Nun treffen beide Teams erneut aufeinander. Im ersten Duell in der Wüste brauchte es eine wilde Aufholjagd der Cardinals, um sich in die Overtime und dort 15 Sekunden vor Schluss durch ein 48-Yard-Field-Goal zum Sieg zu retten. Das unter tätiger Mithilfe von Wilson, der 3 Interceptions geworfen hatte. Murray allerdings war nicht wahnsinnig viel besser, fumblete zweimal - ohne Ballverlust - und warf selbst eine Interception. Und beide QBs sorgten mit Pässen und Läufen zusammengerechnet jeweils für mehr als 400 Yards, was nochmals unterstreicht, wie explosiv die beiden allein schon sein können.

Gelingt den Cardinals nun tatsächlich ein so seltener Sweep über den Konkurrenten aus dem Nordwesten, könnte die Wachablösung in dieser Division anstehen. Wilson und seine wichtigsten Nebenleute sind zwar noch keineswegs alt, aber Murray und die Cardinals unter der Führung von Head Coach Kliff Kingsbury wirken insgesamt frischer und besser aufgestellt für die nahe Zukunft, speziell aufgrund der Tatsache, dass ihr QB noch nicht teuer bezahlt werden muss.
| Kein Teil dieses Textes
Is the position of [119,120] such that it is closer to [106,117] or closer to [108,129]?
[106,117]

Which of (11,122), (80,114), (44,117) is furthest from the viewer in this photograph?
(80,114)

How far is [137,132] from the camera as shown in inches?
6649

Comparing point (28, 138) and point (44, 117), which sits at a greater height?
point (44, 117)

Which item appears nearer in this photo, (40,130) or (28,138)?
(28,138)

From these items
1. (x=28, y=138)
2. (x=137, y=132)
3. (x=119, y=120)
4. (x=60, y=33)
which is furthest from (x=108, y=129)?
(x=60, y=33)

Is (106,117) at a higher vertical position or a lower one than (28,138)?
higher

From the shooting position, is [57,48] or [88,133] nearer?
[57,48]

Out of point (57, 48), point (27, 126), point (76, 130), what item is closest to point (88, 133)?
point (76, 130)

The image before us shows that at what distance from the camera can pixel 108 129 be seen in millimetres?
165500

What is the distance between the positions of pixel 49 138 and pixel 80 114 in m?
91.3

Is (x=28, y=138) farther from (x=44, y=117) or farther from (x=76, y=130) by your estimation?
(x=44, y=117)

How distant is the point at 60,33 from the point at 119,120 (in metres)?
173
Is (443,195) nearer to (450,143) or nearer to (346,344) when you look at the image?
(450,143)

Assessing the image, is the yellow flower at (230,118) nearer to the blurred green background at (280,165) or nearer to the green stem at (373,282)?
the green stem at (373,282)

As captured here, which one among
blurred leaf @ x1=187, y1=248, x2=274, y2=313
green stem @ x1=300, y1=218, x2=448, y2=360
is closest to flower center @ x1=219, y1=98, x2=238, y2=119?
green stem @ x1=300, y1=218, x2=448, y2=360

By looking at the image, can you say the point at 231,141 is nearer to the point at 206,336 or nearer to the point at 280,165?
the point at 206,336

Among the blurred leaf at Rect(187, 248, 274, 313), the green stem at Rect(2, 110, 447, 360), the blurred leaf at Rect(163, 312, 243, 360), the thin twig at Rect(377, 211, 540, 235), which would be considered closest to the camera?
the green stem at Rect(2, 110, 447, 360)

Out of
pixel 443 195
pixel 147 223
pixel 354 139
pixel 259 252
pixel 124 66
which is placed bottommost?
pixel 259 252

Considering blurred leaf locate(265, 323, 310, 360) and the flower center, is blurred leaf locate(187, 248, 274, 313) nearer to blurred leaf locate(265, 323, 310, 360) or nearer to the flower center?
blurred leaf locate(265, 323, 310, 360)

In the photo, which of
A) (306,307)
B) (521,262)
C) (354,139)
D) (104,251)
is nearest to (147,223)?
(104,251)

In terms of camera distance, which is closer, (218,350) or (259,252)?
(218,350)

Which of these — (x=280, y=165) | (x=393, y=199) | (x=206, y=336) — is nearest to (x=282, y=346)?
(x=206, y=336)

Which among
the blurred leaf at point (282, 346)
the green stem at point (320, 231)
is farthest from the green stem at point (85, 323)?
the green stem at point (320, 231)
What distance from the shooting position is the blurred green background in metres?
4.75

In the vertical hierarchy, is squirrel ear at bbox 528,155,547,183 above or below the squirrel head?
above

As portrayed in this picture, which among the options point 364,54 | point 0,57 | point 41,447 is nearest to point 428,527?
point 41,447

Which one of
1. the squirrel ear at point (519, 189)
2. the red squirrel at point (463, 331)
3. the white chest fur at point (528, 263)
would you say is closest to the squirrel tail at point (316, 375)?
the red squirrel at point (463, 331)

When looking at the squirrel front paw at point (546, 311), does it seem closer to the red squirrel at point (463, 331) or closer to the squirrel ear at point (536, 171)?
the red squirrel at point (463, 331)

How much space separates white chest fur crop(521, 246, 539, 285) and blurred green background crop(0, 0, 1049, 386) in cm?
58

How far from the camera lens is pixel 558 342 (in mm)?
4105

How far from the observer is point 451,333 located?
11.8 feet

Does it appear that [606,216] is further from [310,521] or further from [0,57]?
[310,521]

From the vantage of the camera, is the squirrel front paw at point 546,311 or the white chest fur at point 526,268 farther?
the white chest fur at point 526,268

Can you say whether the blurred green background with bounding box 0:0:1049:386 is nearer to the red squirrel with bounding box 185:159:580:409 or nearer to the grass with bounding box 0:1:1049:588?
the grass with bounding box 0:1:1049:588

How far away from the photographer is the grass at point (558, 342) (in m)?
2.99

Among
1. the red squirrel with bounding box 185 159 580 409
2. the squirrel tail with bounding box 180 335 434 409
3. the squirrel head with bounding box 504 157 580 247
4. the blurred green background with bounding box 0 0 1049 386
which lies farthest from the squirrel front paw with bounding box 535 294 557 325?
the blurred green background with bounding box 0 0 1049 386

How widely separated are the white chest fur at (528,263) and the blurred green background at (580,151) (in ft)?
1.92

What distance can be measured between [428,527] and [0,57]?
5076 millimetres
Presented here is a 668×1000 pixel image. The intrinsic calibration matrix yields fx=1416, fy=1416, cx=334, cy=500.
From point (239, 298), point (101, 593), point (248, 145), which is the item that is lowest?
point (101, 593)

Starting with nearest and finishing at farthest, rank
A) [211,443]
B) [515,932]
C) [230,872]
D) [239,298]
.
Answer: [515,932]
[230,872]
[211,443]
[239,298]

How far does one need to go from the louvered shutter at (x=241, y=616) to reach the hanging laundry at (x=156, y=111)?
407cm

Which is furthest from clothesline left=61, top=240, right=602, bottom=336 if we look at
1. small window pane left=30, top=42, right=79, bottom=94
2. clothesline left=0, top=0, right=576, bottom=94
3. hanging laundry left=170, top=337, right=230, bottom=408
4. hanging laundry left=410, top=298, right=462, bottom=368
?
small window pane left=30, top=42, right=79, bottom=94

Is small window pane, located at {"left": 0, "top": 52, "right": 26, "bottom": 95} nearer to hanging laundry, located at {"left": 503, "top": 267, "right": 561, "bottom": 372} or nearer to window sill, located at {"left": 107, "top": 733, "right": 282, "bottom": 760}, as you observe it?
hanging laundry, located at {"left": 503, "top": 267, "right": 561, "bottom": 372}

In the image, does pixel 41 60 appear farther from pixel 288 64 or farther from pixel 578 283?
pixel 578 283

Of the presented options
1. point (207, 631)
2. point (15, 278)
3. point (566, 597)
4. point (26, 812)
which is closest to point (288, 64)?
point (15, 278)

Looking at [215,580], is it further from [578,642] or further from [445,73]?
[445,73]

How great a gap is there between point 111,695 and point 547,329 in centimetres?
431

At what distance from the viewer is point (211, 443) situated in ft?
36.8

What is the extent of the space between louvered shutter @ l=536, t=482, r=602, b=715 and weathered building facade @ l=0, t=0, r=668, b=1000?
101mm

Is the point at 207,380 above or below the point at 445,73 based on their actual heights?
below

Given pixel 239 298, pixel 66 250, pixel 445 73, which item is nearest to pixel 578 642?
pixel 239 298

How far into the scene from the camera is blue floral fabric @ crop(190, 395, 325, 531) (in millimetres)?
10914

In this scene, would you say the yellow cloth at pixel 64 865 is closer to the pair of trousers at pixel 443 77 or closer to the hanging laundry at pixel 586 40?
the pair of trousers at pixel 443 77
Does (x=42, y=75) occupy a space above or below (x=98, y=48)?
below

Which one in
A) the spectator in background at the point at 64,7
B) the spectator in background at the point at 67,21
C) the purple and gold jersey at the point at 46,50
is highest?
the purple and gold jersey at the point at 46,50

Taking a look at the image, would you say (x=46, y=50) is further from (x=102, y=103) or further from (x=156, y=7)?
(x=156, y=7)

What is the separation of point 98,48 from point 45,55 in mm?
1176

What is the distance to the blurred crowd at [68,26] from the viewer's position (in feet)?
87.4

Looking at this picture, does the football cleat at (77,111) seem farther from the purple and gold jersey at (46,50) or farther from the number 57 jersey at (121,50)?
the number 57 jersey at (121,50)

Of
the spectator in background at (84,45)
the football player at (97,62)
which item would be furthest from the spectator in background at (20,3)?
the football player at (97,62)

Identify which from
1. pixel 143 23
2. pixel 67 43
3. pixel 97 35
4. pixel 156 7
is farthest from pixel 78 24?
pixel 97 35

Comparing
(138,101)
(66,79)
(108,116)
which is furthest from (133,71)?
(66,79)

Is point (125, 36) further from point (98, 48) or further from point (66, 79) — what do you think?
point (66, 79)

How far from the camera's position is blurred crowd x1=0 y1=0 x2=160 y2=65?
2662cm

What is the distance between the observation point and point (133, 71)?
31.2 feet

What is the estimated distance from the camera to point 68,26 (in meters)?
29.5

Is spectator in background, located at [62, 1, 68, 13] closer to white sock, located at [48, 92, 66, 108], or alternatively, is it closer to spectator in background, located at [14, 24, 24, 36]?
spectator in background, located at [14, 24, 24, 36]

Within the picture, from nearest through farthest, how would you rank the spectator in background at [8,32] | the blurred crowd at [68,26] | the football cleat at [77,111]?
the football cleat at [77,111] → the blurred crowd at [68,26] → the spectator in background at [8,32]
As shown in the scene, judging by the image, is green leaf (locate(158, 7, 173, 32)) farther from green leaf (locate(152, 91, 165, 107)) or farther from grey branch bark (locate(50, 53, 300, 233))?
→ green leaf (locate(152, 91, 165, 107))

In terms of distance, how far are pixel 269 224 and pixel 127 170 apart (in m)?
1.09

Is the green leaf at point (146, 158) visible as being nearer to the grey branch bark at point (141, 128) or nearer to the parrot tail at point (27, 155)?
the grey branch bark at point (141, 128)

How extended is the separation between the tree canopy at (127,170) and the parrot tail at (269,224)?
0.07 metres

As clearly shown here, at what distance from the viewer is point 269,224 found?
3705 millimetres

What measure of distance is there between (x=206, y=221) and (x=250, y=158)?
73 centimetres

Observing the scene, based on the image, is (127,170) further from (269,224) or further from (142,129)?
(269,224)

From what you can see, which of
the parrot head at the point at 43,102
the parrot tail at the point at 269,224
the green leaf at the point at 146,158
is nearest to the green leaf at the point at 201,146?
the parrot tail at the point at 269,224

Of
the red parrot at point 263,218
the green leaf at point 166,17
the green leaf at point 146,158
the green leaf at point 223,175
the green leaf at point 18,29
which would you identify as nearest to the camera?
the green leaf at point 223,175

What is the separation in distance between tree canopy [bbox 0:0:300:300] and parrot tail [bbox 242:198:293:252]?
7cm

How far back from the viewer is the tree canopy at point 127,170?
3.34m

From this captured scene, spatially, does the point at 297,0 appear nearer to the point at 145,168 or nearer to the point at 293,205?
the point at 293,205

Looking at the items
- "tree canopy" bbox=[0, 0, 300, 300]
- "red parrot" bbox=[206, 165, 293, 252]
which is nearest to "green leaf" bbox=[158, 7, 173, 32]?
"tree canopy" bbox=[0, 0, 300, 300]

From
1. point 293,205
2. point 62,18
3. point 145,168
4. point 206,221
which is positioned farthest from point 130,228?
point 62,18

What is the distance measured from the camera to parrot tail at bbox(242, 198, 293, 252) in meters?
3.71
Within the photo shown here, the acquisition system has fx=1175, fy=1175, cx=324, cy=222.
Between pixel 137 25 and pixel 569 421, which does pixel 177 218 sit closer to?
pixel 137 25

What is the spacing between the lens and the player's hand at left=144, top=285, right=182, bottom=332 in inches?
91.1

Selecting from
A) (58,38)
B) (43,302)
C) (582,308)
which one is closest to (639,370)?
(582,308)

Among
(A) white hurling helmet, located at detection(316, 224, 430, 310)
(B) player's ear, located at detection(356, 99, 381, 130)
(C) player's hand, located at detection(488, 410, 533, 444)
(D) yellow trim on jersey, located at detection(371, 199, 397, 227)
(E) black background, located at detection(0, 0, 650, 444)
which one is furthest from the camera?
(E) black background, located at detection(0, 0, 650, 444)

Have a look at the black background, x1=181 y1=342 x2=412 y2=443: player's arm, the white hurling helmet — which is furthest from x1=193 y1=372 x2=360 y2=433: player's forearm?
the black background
Zudem hat Arizona auf Sicht verlässlichere Spieler auf den (defensiven) Skill-Positionen im Team - auch wenn Chandler Jones in diesem Jahr nicht mehr mitwirken wird.

Die Cardinals haben die große Chance, schon jetzt, vielleicht ein, zwei Jahre früher als eigentlich geplant, den entscheidenden Schritt nach vorn zu machen, um sich ganz oben zu etablieren. Und das wäre indes auch eine Parallele zu den Seahawks, die vielleicht 2013 auch noch keiner im Super Bowl erwartet hätte seinerzeit. Den Super Bowl, den die Cardinals im Übrigen 2009 - nach ihrem letzten Sweep über Seattle - letztmals erreichten.